Addiction virtuelle

Cela se produisit dans le courant de l’année 2067. Le concept de VCR – RCV en français, pour Réalité Cinématographique Virtuelle – venait de voir le jour. Cette innovation était ni plus ni moins pressentie pour devenir le successeur du cinéma. Depuis de nombreuses années cette industrie, qui avait connu son âge d’or durant la deuxième moitié du vingtième siècle, souffrait d’une crise sans précédent. Plus personne ne s’intéressait à ce divertissement vieillot et sans surprise qu’était le cinéma. Les salles obscures étaient désertes depuis fort longtemps. Parallèlement à cela, le lobby du jeu vidéo devenait de plus en plus puissant, inventant sans cesse des concepts toujours plus novateurs. Alors qu’on comptait trois consoles de jeux en moyenne par foyer, un récent sondage dans la population des 18-25 ans démontrait que seulement 25% d’entre eux étaient allé au moins une fois au cinéma. Et que pas plus de 7% étaient prêt à y retourner. C’est dans ces circonstances que la société « Ultra Games », leader mondial dans l’industrie du jeu vidéo, présenta le concept de VCR.

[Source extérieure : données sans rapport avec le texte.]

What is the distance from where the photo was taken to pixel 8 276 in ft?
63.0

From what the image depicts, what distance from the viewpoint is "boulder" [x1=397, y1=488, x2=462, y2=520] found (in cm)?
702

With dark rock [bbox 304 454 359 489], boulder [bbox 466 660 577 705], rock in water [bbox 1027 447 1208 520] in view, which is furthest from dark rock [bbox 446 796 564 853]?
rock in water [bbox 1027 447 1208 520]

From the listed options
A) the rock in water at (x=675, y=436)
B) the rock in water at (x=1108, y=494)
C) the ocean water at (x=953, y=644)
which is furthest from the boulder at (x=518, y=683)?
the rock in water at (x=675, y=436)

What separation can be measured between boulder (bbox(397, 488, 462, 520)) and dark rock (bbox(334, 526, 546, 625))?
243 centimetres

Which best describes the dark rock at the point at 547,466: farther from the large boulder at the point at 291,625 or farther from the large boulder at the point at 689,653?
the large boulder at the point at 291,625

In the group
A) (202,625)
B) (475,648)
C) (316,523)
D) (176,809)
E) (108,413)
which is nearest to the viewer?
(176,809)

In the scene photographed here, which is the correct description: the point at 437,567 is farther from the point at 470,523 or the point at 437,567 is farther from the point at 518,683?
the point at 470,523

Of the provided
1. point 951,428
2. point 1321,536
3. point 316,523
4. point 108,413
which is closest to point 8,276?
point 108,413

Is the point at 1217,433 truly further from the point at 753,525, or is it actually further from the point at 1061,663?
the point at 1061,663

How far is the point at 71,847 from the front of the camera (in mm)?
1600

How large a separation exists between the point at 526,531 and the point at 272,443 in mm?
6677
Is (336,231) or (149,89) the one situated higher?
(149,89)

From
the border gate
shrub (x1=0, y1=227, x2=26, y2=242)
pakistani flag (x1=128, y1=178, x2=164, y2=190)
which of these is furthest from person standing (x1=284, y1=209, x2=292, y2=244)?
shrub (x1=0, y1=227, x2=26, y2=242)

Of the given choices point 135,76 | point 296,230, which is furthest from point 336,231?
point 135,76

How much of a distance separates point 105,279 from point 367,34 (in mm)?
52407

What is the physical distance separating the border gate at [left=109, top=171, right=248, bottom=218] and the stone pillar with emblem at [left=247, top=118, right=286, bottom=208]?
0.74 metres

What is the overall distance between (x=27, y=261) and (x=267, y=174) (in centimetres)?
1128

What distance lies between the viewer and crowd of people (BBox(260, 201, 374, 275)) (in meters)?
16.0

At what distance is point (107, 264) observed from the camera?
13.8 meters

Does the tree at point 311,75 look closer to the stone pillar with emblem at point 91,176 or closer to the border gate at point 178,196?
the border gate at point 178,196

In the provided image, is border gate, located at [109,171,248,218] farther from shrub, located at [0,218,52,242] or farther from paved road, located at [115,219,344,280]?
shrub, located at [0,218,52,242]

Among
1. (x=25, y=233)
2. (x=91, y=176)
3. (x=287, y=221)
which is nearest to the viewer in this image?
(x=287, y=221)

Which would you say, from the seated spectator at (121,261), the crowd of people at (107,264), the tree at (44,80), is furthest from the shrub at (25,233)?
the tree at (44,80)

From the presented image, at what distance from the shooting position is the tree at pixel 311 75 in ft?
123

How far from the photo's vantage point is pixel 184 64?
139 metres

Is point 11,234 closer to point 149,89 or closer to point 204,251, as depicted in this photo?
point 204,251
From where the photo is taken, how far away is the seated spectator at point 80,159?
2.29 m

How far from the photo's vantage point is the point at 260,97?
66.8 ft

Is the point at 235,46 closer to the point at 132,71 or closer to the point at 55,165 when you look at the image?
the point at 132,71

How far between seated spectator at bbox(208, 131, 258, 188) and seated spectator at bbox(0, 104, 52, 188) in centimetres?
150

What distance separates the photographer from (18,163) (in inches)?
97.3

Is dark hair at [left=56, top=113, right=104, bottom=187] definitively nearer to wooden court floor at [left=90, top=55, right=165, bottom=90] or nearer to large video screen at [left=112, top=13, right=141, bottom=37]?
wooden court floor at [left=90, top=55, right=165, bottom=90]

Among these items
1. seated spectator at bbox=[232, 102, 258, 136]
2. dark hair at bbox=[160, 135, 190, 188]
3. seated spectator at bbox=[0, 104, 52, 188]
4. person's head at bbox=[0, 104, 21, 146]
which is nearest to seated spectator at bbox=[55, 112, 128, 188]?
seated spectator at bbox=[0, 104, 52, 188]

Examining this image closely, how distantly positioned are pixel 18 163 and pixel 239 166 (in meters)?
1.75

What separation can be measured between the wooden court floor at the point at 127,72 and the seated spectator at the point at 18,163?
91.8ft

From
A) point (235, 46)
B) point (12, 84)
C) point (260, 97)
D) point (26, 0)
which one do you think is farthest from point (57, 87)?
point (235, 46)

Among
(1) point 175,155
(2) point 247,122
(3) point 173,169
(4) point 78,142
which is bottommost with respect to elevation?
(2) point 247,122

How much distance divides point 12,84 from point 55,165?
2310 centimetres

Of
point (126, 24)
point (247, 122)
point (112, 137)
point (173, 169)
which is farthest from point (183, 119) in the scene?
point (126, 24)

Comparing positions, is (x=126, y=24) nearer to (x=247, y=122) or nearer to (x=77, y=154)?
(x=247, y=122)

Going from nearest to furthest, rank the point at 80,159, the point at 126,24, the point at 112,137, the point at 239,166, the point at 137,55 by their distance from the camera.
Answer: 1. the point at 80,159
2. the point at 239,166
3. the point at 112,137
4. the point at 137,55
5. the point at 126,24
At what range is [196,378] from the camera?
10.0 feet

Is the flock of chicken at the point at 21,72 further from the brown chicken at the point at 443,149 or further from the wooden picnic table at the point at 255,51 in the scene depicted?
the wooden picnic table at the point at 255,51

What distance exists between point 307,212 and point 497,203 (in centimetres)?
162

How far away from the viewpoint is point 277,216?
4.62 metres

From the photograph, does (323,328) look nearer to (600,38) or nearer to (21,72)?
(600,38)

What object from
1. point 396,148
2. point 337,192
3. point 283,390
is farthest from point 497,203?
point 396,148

Cette invention révolutionnaire devait réconcilier la population avec le cinéma. Elle se basait sur un constat très simple. Les spectateurs ne voulaient plus être passifs. Depuis l’invention des jeux vidéo, la population cherchait à vivre de nouvelles sensations. Plus personne n’avait envie de s’asseoir dans une salle sombre pour se contenter de regarder un film. Les gens avaient à présent envie d’en être les véritables acteurs. A la manière d’un jeu vidéo. Mais cette fois-ci, d‘un réalisme inégalé.
Très vite, le premier complexe de VCR fut inauguré. A l’entrée, on achetait toujours un ticket correspondant au film que l’on souhaitait vivre. Sauf que cette fois, à la place d’une salle dotée de quelques centaines de sièges, se tenaient des dizaines de rangées de divans, assortis de tout un arsenal de moniteurs. On se serait cru dans un hôpital. A ceci près que les murs étaient ornés de multiples publicités et que les infirmières étaient en réalité de charmantes hôtesses, toujours souriantes.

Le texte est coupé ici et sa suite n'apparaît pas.